• [TRECHO DO TEXTO]
“Justiçamento: quando a esquerda armada executava seus próprios membros”

O terrorista Carlos Marighella foi o criador da Ação Libertadora Nacional, a principal executora dos justiçamentos entre a esquerda armada.
“O terrorista Carlos Marighella foi o criador da Ação Libertadora Nacional, a principal executora dos justiçamentos entre a esquerda armada.| Foto: Arquivo”

“Durante a década de 1970, a esquerda armada cometeu várias execuções no Brasil, parte delas dentro da própria militância, sob a justificativa da resistência comunista contra o regime militar. Os chamados “justiçamentos” eram tribunais sem possibilidade de defesa, nos quais integrantes considerados traidores ou dissidentes eram condenados à morte pelos membros.

As execuções ocorreram principalmente entre 1971 e 1973, quando o governo de Emílio Garrastazu Médici acirrou a combate às organizações clandestinas. A Ação Libertadora Nacional (ALN), grupo guerrilheiro criado por Carlos Marighella e principal braço armado da esquerda, foi o maior executor dos justiçamentos – inclusive contra os próprios membros da organização.

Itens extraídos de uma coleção

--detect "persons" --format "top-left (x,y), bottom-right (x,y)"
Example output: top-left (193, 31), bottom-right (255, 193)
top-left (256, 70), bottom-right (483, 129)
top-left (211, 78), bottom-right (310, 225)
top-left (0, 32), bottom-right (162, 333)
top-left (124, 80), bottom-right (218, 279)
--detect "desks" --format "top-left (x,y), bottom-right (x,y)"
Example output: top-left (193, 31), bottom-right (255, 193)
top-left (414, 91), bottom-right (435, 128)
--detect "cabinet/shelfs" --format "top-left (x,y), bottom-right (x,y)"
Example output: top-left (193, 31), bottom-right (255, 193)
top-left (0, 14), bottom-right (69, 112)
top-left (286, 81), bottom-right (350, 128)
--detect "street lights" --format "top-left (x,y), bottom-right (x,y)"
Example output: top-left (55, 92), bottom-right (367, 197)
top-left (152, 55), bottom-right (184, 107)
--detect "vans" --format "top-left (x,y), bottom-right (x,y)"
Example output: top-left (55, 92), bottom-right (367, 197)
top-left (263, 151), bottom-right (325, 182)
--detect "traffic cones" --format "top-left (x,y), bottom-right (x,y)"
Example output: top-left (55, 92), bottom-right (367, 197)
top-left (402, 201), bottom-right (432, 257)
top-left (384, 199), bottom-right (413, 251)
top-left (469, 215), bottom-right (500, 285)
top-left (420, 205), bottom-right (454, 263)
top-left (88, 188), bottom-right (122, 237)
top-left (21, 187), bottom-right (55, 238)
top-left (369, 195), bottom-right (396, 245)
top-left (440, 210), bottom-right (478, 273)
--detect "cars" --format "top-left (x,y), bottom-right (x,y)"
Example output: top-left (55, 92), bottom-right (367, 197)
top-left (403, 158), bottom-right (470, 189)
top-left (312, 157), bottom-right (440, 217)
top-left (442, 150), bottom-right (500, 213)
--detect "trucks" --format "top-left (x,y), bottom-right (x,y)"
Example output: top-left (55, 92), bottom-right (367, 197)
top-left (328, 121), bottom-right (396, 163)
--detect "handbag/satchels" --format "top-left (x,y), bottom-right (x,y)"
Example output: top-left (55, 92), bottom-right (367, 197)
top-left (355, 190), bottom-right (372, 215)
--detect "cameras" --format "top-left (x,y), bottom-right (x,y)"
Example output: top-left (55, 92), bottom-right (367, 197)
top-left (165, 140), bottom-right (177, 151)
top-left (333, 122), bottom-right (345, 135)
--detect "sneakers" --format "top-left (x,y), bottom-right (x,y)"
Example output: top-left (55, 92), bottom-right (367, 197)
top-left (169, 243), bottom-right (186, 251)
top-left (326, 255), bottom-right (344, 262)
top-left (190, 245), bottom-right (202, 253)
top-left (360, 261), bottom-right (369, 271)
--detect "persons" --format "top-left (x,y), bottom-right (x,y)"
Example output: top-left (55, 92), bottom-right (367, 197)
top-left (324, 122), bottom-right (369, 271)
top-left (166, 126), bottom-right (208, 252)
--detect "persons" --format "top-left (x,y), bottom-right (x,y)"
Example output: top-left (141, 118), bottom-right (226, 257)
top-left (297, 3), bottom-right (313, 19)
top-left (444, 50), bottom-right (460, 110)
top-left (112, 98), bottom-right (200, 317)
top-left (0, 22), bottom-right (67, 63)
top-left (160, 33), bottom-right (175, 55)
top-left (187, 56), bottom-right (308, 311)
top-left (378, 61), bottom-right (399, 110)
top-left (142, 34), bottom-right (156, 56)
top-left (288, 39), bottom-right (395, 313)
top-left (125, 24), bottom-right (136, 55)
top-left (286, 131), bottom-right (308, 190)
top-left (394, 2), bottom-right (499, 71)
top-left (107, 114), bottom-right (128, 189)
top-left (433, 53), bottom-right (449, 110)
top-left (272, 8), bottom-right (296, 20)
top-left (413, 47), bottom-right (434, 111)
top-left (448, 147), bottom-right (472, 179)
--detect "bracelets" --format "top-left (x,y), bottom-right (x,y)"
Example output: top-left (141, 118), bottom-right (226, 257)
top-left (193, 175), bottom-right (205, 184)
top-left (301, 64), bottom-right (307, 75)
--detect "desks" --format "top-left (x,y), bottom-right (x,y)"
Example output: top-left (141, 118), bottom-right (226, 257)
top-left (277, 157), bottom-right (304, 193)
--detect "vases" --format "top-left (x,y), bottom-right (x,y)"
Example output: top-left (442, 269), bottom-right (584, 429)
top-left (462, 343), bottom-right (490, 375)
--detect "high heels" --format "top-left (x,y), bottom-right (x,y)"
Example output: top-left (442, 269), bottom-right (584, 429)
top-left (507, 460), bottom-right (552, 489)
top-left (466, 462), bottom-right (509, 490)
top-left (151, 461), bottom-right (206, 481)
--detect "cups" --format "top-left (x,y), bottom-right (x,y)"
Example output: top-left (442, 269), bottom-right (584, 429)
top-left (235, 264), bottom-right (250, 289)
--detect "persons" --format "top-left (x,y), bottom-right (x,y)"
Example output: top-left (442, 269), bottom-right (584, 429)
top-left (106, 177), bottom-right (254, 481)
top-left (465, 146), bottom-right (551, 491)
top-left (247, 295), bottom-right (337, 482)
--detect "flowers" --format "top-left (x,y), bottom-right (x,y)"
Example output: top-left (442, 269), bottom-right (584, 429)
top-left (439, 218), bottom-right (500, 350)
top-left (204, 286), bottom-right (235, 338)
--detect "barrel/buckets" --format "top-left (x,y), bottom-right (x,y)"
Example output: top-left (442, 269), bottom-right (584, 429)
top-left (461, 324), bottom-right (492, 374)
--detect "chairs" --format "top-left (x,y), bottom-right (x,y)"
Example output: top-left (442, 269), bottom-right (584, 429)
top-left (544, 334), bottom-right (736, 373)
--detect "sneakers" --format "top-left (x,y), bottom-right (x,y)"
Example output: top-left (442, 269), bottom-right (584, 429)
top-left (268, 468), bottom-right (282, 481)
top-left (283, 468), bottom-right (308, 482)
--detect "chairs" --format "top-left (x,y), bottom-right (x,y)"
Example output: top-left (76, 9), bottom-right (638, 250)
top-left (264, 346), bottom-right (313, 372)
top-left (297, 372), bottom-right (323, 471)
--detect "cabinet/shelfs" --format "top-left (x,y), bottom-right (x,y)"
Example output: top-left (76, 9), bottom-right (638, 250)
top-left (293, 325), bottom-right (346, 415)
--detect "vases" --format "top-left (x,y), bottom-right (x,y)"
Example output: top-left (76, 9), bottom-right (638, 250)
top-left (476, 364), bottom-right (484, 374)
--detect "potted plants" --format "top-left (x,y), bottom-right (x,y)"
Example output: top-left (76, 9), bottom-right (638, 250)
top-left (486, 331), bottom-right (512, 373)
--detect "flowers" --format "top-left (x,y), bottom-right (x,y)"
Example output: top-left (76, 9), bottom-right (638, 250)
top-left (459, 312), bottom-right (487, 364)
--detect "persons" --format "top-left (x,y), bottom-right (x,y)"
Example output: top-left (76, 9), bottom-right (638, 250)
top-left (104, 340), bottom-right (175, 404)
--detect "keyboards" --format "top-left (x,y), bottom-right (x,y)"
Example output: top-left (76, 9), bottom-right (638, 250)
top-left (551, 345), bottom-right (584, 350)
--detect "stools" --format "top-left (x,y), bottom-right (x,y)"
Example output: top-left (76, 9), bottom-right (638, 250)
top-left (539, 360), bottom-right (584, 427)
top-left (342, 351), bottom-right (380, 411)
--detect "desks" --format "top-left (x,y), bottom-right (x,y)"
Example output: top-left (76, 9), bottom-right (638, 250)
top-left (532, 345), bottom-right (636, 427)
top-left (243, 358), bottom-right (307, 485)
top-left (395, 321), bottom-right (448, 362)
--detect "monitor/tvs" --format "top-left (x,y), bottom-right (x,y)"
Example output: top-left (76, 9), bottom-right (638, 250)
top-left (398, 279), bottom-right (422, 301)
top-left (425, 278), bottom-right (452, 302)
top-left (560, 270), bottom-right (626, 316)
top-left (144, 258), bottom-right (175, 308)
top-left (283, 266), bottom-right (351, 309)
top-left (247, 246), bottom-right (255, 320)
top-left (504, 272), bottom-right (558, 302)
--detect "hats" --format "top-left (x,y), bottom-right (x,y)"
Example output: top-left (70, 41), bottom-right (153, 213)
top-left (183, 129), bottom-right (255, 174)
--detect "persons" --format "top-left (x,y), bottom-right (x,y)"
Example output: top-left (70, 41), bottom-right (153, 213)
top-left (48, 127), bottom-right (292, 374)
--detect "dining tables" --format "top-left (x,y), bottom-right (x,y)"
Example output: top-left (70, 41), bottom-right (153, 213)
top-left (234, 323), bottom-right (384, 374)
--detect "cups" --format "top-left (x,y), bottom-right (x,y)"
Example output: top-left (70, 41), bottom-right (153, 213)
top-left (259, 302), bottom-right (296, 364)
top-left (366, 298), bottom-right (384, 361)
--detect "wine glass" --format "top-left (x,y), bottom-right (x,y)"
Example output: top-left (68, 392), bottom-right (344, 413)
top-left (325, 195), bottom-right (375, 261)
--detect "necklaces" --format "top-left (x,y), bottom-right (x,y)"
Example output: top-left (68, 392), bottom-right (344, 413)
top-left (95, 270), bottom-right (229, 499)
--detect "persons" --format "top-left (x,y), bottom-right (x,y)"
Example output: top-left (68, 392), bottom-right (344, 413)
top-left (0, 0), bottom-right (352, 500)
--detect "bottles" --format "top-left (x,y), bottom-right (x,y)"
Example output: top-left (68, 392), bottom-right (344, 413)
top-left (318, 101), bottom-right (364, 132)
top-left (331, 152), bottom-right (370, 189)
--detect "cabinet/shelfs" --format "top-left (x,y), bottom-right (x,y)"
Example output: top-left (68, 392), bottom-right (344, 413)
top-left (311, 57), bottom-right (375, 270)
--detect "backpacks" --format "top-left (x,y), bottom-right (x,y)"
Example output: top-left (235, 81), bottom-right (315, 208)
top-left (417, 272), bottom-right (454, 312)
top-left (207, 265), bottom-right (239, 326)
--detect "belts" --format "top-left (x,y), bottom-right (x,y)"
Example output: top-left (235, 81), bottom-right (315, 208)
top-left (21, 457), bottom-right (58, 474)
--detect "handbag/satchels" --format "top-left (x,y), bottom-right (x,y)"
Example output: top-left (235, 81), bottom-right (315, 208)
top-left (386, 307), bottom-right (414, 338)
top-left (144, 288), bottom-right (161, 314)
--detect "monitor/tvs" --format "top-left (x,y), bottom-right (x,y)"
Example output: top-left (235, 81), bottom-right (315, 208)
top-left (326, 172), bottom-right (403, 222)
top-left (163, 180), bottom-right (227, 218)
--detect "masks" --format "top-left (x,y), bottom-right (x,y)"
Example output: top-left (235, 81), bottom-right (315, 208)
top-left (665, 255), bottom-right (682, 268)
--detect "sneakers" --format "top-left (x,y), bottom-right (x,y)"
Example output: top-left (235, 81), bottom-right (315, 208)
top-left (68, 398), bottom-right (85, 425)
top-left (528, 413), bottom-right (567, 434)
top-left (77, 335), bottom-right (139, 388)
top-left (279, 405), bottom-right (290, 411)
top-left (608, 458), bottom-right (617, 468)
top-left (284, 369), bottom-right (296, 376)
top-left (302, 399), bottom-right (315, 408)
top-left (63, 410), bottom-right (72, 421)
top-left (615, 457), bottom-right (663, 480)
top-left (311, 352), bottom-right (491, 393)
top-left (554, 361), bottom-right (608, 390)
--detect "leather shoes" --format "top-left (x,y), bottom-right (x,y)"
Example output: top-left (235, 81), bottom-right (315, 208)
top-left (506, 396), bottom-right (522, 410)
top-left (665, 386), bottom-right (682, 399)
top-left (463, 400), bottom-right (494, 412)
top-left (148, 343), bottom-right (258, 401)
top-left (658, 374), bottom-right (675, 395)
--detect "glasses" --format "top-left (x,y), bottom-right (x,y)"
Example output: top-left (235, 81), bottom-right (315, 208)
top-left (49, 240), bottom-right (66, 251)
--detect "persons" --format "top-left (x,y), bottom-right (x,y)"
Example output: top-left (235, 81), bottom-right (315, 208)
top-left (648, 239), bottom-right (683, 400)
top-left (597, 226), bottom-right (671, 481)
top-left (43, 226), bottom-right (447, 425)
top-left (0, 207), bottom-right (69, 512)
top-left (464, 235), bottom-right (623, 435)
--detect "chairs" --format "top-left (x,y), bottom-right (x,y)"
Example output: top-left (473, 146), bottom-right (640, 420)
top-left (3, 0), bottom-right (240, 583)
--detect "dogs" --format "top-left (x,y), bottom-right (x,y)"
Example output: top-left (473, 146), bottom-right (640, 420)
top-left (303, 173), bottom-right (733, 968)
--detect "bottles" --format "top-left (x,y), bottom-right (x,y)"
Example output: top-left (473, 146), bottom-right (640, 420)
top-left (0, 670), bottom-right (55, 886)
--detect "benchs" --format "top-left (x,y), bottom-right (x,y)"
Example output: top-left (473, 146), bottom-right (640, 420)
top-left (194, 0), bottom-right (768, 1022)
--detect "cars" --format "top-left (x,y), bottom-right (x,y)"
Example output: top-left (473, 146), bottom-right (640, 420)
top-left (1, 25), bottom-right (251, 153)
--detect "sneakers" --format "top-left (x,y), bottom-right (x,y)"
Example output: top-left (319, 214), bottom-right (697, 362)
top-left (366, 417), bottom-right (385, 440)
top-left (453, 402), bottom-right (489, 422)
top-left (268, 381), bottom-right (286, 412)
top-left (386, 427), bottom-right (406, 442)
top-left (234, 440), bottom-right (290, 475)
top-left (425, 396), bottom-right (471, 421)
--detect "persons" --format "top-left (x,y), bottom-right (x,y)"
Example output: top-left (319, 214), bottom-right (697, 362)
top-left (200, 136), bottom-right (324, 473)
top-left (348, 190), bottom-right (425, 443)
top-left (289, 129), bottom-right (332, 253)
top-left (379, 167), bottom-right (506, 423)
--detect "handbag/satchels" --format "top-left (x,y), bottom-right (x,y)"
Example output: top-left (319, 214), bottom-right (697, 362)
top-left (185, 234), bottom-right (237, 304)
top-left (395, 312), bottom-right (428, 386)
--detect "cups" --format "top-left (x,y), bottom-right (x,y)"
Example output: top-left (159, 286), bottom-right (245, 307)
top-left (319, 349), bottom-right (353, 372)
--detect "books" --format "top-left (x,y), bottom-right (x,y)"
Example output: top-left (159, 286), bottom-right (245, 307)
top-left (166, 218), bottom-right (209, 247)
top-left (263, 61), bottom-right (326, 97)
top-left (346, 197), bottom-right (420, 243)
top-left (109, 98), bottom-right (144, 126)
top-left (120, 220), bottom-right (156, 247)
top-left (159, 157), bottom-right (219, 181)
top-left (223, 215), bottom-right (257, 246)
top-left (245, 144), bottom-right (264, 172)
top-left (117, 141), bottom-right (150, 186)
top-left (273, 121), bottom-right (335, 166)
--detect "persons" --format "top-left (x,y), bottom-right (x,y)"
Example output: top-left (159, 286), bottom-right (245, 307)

• [TAREFAS DO EXERCÍCIO]
A. No texto sobre os justiçamentos, entre que anos ocorreram principalmente as execuções?
B. Prossiga o texto sobre os justiçamentos na esquerda armada a partir do ponto em que ele termina.

• [RESPOSTAS DAS TAREFAS]
A. Entre 1971 e 1973.

B.
O grupo Terrorismo Nunca Mais, que registra as mortes e violações dos direitos humanos causados pela esquerda armada durante o regime militar, descreve os justiçamentos como uma “consequência inevitável de uma doutrina genocida”.”

““Não foram mortes causadas na paixão ou no ódio de um confronto. Não foram mortes involuntárias, surgidas por acaso, no fragor de alguma ação violenta. Não foram mortes aleatórias, cujos nomes só surgiam depois da explosão de uma bomba, depois de um assalto, depois de um sequestro”, diz o grupo em um comunicado. “O justiçamento praticado pelos comunistas foi o crime premeditado, extremadamente planejado, o crime frio e cruel de uma doutrina que sobrepunha os fins aos meios”, acrescenta.

Carlos Eugênio Paz, último comandante militar da ALN e um dos principais personagens da guerrilha contra o regime militar, confessou recentemente ter participado pessoalmente da execução de um integrante da chamada “coordenação nacional” da ALN. A confissão foi inédita, embora o ex-guerrilheiro já houvesse admitido em declarações anteriores que tinha participado da reunião do “Tribunal Revolucionário” que determinou a execução.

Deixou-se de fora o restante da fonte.